Primary skills: Advanced SQL, Azure Databricks, Azure Data Factory, Azure Datalake.

Secondary skills: Azure SQL, PySpark, Azure Synapse.

Experience: 10+ Years of Experience

Hybrid - 3 Days/ Week onsite is MUST


About the job

We are looking for an experienced Databricks Data Engineer to design, develop, and manage data pipelines using Azure services such as Databricks, Data Factory, and Datalake.

The role involves building scalable ETL solutions, collaborating with cross-functional teams, and processing large volumes of data.

You will work closely with business and technical teams to deliver robust data models and transformations in support of analytics and reporting needs.


• Responsibilities:

• Design and develop ETL pipelines using ADF for data ingestion and transformation.

• Collaborate with Azure stack modules like Data Lakes and SQL DW to handle large volumes of data. • Write SQL, Python, and PySpark code to meet data processing and transformation needs.

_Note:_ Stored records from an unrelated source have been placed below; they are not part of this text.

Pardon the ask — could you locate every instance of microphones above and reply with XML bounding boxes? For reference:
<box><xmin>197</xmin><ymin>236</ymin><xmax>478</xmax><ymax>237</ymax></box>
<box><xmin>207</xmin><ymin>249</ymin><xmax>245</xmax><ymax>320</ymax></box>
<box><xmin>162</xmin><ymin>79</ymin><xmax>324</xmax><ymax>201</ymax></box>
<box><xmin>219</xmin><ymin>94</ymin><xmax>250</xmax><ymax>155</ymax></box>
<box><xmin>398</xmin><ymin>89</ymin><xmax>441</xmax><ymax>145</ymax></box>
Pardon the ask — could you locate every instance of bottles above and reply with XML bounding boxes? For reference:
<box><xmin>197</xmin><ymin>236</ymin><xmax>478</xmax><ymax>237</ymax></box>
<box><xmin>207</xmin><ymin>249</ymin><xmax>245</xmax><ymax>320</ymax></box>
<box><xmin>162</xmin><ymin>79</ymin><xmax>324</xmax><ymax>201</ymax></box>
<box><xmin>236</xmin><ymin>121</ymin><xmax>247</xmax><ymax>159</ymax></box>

• Understand business requirements and create data flow processes that meet them.

• Develop mapping documents and transformation business rules.

• Ensure continuous communication with the team and stakeholders regarding project status.

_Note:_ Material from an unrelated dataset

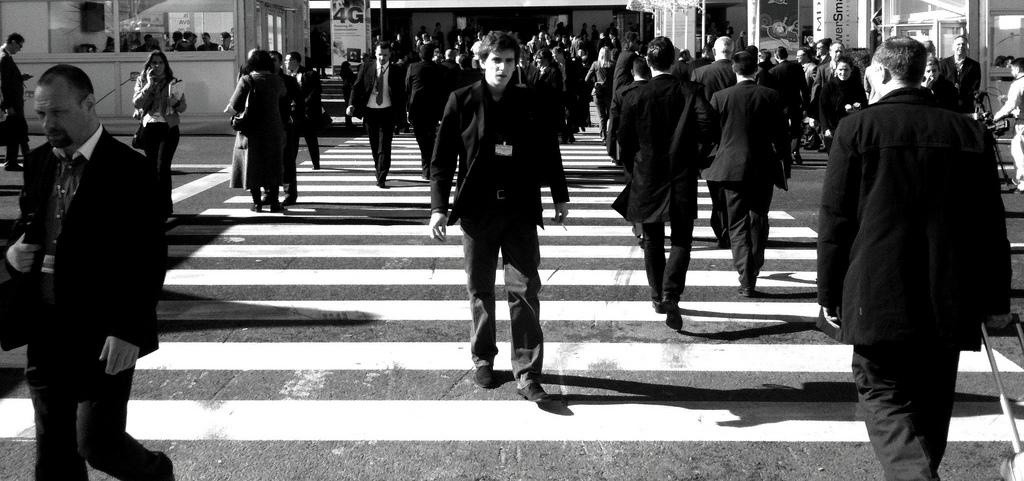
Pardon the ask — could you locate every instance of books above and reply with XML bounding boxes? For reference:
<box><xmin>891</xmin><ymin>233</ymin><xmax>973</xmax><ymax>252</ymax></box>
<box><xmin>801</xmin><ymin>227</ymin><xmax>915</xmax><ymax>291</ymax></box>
<box><xmin>166</xmin><ymin>80</ymin><xmax>185</xmax><ymax>116</ymax></box>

• Requirements - Must Have:

• 8+ years of experience in data ingestion, data processing, and analytical pipelines for big data and relational databases.

• Extensive hands-on experience with Azure services: Databricks, Data Factory, ADLS, Synapse, and Azure SQL.

• Experience in SQL, Python, and PySpark for data transformation and processing.

• Strong understanding of DevOps, CI/CD deployments, and Agile methodologies.

• Strong communication skills and attention to detail.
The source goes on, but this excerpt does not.